As Reid tells it, there's enough danger and underwater intrigue in the golf ball-recycling business to sustain a number of James Bond sequels. "Basically, I profit from other people's mistakes," says Reid, whose outfit, Second Chance, based in Orlando, Fla., brings in $1.4 million a year. Reid worries about operations horning in on his turf. He worries about poachers raiding his ponds at night. He worries about alligators and sabotage and industrial espionage. "I used to be paranoid," he says, smoothing back his Elvislike pompadour. "But now I'm cured. Now I'm just...careful."
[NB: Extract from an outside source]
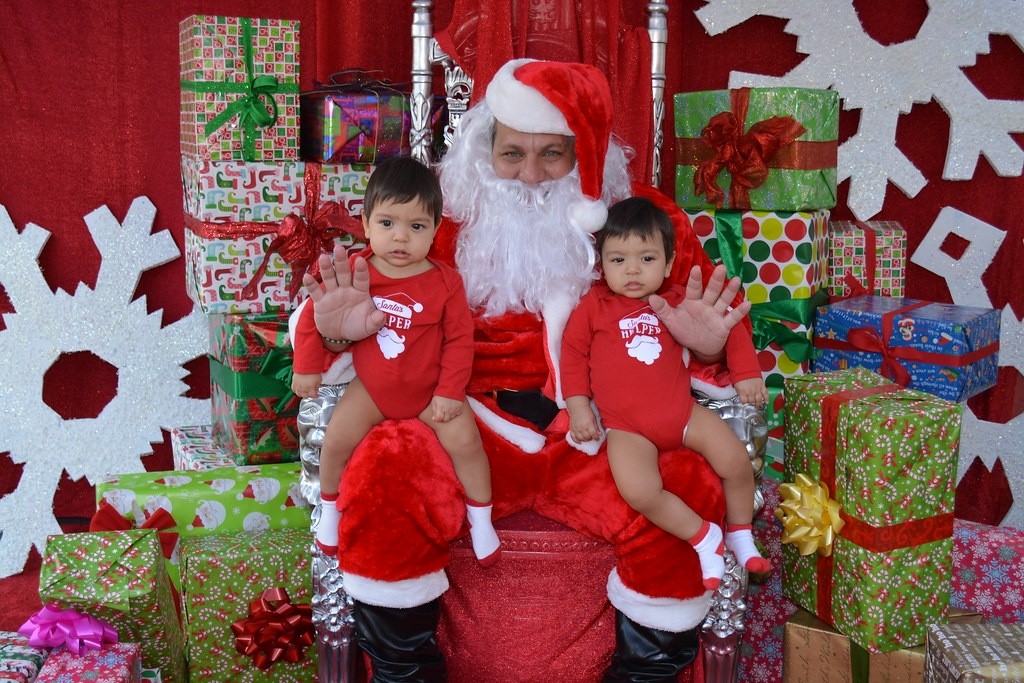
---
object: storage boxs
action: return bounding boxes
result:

Reid, 46, arrived in Orlando nearly 20 years ago and took a job as a surveyor at Walt Disney World. One day 10 years ago, a friend of his who was the pro at a nearby country club told Reid he thought there might be a lot of balls in one of the course's water hazards. Reid dived in and discovered "the bottom of the pond was covered with golf balls," he recalls. "White gold!" Reid gave up surveying and plunged into ball salvaging. Soon his garage was crowded with Spaldings and Pinnacles and Maxflis and Top-Flites and Acushnets. He washed them in an old Maytag and resold them to the hapless souls who had hit them into the pond in the first place.
Now Reid and the 10 divers he employs comb ponds all over Florida, the state that boasts the most golf courses, and most lost balls, in the country. His divers recovered six million balls last year alone. Each ball is cleaned in a vat of mysterious, stain-removing chemicals. Reid is so leery of spies that he makes employees sign a five-page contract, promising never to reveal the solution's formula.
After immersion in Reid's golf dip, the balls are dried in plastic crates and graded and sorted according to brand and general condition. Then they're repainted, clear-coated and packed off to pro shops and driving ranges, where the cycle starts all over again. The average cost of the reconditioned balls is $325 per 500-ball box.
Actually, Second Chance is something of a misnomer, as most balls have more than two lives. The covering of choice used to be balata, a soft substance that would cut easily or cause balls to "go out of round" quickly. But several years ago manufacturers started using Surlyn, a synthetic substance that provides a harder, more durable jacket. Now even cut balls can be sandblasted and rehabilitated for use on a driving range. The lowest-grade cut balls are sold to cruise ships, from which they're hit into the ultimate water hazard.
Reid perfected his refinishing technique the way a hacker hones his stroke, through trial and error. He once let 500 range balls clunk around a cement mixer overnight. "They rolled and rolled and rolled," he says. "It took everything off." Including the better part of the dimples.
Unfortunately, he forgot to tell this to the golf pro to whom he sold the balls. The pro called him a few days later. Reid says he sounded perplexed. "What's with those balls?" asked the pro. "They've been loop-de-looping all afternoon."
Reid mentioned the cement mixer.
"No problem," said the pro. "It's been great for business. People have been signing up for lessons all morning."